What you will do: Rename "railing in stands" to "stadium railing" everywhere in the records below, keeping every other part of them the same.
::::::::::
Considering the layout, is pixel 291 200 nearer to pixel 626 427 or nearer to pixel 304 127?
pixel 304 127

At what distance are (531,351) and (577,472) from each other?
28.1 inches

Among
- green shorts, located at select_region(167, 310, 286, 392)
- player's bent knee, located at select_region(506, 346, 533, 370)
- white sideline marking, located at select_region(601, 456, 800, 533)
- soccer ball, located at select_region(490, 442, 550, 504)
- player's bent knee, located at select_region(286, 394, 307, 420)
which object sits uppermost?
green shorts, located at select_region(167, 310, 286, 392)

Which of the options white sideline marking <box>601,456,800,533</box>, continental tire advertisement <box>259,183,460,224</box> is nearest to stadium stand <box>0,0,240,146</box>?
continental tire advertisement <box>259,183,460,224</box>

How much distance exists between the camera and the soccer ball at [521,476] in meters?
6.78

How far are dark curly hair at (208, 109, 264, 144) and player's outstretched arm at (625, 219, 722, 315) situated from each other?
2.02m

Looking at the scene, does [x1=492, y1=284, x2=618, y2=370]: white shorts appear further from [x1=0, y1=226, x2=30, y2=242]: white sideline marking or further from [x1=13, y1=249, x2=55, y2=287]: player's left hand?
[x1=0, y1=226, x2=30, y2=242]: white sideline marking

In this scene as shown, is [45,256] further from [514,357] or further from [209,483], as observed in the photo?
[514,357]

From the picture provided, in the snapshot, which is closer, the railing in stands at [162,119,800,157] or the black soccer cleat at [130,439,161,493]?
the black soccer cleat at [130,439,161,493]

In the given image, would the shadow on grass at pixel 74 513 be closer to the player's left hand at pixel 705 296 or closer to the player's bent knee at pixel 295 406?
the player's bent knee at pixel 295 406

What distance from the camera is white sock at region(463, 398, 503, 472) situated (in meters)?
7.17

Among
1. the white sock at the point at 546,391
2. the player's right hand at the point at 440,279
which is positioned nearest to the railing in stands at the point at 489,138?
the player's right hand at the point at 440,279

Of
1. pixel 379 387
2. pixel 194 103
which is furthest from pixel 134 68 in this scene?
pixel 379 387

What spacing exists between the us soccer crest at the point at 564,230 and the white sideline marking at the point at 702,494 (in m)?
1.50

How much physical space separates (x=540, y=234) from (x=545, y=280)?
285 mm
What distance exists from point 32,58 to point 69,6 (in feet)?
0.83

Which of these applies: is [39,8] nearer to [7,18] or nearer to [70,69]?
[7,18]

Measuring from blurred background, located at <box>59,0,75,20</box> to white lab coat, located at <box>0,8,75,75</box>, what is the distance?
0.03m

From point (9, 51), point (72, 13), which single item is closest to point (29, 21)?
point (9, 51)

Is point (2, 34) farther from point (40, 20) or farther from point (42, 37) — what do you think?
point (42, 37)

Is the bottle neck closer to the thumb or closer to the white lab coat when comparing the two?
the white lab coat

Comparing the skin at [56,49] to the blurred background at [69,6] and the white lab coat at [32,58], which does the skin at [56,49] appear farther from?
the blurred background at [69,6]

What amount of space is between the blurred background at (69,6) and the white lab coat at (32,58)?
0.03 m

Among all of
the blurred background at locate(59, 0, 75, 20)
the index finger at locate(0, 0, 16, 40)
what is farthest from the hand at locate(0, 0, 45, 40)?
::::::::::
Response for this exercise:
Considering the layout, is pixel 291 200 nearer to pixel 626 427 or nearer to pixel 304 127?
pixel 304 127

At what distance are (531,351) and (577,472) from each other?
28.1 inches

Among
- green shorts, located at select_region(167, 310, 286, 392)
- player's bent knee, located at select_region(506, 346, 533, 370)
- white sideline marking, located at select_region(601, 456, 800, 533)
- soccer ball, located at select_region(490, 442, 550, 504)
- player's bent knee, located at select_region(286, 394, 307, 420)
which object sits uppermost?
green shorts, located at select_region(167, 310, 286, 392)

Which of the options white sideline marking <box>601,456,800,533</box>, continental tire advertisement <box>259,183,460,224</box> is nearest to stadium stand <box>0,0,240,146</box>?
continental tire advertisement <box>259,183,460,224</box>

How much distance exists between the camera and the soccer ball at [521,476] in meters?
6.78

How far are dark curly hair at (208, 109, 264, 144) and player's outstretched arm at (625, 219, 722, 315) situated from each other?
2.02m

Looking at the scene, does [x1=492, y1=284, x2=618, y2=370]: white shorts appear further from [x1=0, y1=226, x2=30, y2=242]: white sideline marking or further from [x1=13, y1=249, x2=55, y2=287]: player's left hand?
[x1=0, y1=226, x2=30, y2=242]: white sideline marking

In this scene as shown, is [45,256] further from [514,357] or further from [209,483], as observed in the photo?
[514,357]

From the picture provided, in the snapshot, which is closer, the stadium railing at [162,119,800,157] or the black soccer cleat at [130,439,161,493]?
the black soccer cleat at [130,439,161,493]

In the given image, would the shadow on grass at pixel 74 513 be closer to the player's left hand at pixel 705 296 or closer to the player's bent knee at pixel 295 406?
the player's bent knee at pixel 295 406

What distance from the camera is white sock at region(463, 398, 503, 472) situated (in meters)?
7.17

Among
1. the white sock at the point at 546,391
2. the player's right hand at the point at 440,279
which is positioned nearest to the stadium railing at the point at 489,138?
the player's right hand at the point at 440,279

Of
1. pixel 379 387
2. pixel 194 103
which is furthest from pixel 134 68 in this scene?
pixel 379 387

What spacing exists between the us soccer crest at the point at 564,230 and the white sideline marking at the point at 702,494 (in m)?
1.50

How much physical space separates (x=540, y=234) from (x=545, y=280)?
285 mm
What distance exists from point 32,58 to point 69,6 (in feet)?
0.83

Which of these applies: is [39,8] nearer to [7,18] or nearer to [70,69]?
[7,18]

Measuring from blurred background, located at <box>59,0,75,20</box> to white lab coat, located at <box>0,8,75,75</box>, what is the distance?
0.03m

From point (9, 51), point (72, 13), which single item is closest to point (29, 21)?
point (9, 51)

Is point (2, 34) farther from point (40, 20) or farther from point (42, 37) — what do you think?
point (42, 37)

Is the bottle neck closer to the thumb or closer to the white lab coat when comparing the two?
the white lab coat

Comparing the skin at [56,49] to the blurred background at [69,6] and the white lab coat at [32,58], which does the skin at [56,49] appear farther from?
the blurred background at [69,6]

What amount of space is between the blurred background at (69,6) and the white lab coat at (32,58)?
0.03 m

Among all of
the blurred background at locate(59, 0, 75, 20)
the index finger at locate(0, 0, 16, 40)
what is farthest from the hand at locate(0, 0, 45, 40)?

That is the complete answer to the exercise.